Años en lo que se haya decidido prolongar su actividad. Ante ello, José Luis Escrivá explicó recientemente que es una medida a la que gran parte de los beneficiados podrán verse sometidos y que lograrán tener una consideración mayor de la vista con la jubilación anticipada. En su lugar, ha mantenido que estas medidas servirán como ‘palancas’ a medio plazo ante un incremento del gasto de las pensiones.
Los incentivos económicos en relación a la contribución a la Seguridad Social

En relación a estos hechos que tendrán lugar en las medidas propuestas para los Presupuestos Generales del Estado, en España los incentivos económicos para acogerse a la jubilación demorada ocupa tres escalones diferenciadores.

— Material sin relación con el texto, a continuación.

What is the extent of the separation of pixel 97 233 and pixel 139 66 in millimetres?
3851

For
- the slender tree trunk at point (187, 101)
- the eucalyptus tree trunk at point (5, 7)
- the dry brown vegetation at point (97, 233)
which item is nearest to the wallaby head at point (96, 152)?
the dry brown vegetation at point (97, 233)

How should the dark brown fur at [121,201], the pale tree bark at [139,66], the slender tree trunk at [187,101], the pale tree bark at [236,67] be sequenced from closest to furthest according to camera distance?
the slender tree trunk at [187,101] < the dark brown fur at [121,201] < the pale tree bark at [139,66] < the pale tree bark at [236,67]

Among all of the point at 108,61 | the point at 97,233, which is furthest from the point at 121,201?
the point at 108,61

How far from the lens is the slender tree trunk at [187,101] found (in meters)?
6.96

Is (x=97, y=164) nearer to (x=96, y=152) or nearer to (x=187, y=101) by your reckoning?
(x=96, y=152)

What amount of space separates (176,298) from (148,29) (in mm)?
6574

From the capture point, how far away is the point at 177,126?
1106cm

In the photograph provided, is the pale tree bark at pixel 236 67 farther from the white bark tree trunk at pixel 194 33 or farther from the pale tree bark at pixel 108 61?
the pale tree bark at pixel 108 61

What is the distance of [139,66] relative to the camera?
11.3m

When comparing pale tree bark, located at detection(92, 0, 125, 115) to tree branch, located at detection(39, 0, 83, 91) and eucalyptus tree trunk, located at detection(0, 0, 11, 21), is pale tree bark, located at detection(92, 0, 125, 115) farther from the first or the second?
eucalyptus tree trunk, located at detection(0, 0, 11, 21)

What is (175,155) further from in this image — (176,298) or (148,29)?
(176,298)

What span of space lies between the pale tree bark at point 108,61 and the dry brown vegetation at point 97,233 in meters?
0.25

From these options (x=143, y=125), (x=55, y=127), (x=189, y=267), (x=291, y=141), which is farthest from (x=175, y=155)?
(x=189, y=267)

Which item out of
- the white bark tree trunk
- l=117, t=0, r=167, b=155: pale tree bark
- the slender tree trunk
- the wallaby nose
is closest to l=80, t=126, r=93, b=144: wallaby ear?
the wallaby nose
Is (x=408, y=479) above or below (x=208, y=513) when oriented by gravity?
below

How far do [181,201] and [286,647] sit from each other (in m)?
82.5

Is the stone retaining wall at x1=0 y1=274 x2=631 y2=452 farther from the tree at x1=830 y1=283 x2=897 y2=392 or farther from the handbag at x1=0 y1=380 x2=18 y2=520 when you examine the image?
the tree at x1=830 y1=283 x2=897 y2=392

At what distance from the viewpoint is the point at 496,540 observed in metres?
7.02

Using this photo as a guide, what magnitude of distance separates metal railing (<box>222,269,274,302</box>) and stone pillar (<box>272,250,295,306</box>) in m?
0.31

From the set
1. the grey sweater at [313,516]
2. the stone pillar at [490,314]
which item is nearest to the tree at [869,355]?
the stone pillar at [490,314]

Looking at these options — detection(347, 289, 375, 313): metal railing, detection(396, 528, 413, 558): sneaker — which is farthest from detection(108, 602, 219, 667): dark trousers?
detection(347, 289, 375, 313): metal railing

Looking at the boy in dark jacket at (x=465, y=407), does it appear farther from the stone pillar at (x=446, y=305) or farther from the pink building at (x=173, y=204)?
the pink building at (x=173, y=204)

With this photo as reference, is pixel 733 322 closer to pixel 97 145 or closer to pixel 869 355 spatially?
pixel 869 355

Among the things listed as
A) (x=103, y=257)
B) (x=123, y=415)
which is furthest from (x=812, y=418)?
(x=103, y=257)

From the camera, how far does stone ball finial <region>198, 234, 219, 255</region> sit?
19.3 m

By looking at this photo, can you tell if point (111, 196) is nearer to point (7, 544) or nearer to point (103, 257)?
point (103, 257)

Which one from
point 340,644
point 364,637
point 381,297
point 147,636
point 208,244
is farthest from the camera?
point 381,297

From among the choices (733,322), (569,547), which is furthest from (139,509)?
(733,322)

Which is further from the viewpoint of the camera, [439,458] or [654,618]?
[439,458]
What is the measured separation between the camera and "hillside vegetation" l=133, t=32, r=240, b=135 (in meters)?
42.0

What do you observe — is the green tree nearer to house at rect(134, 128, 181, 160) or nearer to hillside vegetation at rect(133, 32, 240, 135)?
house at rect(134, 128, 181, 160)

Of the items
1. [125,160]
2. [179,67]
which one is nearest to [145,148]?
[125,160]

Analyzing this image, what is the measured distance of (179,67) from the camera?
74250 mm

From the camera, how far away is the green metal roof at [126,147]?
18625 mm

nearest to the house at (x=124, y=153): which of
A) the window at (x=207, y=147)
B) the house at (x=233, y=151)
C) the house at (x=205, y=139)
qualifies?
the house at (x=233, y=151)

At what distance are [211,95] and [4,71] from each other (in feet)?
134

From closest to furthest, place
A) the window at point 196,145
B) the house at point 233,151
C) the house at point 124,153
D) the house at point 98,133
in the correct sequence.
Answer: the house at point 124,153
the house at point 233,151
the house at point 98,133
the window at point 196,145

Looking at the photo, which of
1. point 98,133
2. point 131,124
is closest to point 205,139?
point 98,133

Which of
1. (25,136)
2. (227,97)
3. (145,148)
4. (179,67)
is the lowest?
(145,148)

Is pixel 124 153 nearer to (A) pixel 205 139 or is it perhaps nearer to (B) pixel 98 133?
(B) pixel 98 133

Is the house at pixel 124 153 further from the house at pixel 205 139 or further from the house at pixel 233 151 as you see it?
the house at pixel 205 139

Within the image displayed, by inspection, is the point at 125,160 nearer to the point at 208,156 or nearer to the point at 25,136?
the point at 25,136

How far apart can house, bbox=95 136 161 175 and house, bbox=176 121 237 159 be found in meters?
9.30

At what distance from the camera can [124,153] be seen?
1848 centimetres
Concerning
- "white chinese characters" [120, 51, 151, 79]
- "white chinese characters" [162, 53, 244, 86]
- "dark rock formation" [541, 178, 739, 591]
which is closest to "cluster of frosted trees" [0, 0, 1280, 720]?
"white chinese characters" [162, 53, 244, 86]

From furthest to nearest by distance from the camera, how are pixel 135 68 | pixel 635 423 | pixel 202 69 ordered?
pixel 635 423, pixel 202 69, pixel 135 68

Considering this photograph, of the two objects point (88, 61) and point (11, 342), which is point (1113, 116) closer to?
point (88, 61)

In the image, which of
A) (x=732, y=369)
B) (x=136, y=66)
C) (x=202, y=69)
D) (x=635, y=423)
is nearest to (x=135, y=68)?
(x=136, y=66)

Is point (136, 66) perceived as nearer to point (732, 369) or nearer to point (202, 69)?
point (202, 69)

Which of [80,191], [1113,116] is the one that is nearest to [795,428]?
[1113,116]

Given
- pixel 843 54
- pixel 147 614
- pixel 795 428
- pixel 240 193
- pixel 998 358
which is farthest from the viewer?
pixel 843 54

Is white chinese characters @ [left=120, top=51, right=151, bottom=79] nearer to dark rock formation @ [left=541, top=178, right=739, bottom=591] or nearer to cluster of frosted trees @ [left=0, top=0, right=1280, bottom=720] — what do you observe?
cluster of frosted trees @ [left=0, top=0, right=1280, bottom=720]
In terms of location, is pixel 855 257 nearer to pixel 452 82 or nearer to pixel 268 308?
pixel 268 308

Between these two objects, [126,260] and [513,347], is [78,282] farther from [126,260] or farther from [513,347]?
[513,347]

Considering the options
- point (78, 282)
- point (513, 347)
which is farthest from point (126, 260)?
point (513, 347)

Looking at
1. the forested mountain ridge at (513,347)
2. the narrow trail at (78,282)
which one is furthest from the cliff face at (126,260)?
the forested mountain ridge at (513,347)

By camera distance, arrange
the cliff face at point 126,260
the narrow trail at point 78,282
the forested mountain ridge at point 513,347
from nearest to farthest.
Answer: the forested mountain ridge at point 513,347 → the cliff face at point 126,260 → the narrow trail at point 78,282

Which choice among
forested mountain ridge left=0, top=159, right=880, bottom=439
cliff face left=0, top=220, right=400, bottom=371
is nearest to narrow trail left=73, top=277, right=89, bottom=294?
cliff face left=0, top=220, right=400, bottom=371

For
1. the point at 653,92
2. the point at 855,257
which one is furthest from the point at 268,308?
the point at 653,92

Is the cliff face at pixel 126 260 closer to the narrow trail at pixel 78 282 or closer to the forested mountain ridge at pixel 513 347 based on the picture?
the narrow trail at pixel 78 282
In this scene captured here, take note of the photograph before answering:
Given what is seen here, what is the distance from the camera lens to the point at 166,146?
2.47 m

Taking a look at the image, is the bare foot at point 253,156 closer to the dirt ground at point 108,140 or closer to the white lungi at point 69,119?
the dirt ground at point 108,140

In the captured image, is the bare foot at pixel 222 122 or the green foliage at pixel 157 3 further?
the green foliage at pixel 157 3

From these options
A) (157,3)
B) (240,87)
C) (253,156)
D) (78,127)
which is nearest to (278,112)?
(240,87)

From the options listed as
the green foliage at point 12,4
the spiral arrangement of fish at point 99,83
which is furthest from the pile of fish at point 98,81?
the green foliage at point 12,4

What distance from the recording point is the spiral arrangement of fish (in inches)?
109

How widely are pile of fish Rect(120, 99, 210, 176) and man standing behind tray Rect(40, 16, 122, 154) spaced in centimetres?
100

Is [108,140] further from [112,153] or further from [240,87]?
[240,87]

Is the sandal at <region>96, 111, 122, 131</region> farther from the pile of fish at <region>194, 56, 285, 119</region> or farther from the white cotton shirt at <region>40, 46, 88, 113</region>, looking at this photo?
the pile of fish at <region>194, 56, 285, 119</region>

Esto observa la medida del incentivo económico de incrementar la cuantía de unas pensiones que por lo general son de menor importe. El primero tiene que ver con que se mantenga al trabajador un total del 2% más de pensión por cada año completo extra cotizado.
Esto siempre que éste acredite al menos 25 años de contribuciones a la Seguridad Social y que se cumpla la edad legal del retiro. El segundo es el de un aumento de la pensión que será del 2,75% por cada año completo extra.
Esta vez si la persona acumula entre 25 y 37 años cotizados. Por último, además, del ya mencionado 4% de incremento de la cuantía de la pensión, para trabajadores que cuenten con más de 37 años de contribuciones.
La preocupación y alerta de los funcionarios

Sin embargo, esta medida ha terminado también por causar revuelo entre las organizaciones de los trabajadores públicos, que fueron lo que desde un primer momento se mostraron reticentes a la medida a aprobar por el Gobierno.
Los mismos manifestaron por su parte el temor y la alerta de que este real decreto aprobado quiera hacer recortes poniendo fin a las jubilaciones de funcionarios con 60 años, como han recalcado desde el CSIF.
Y es que esta paga inicial de las pensiones, que corresponde directamente de los que son los Presupuestos Generales a aprobar más pronto que tarde, no se manifiesta de igual forma con los trabajadores funcionarios, los cuales dependen en su lugar del régimen general, y por la que sus pensiones de jubilación depende de las cotizaciones de la población activa.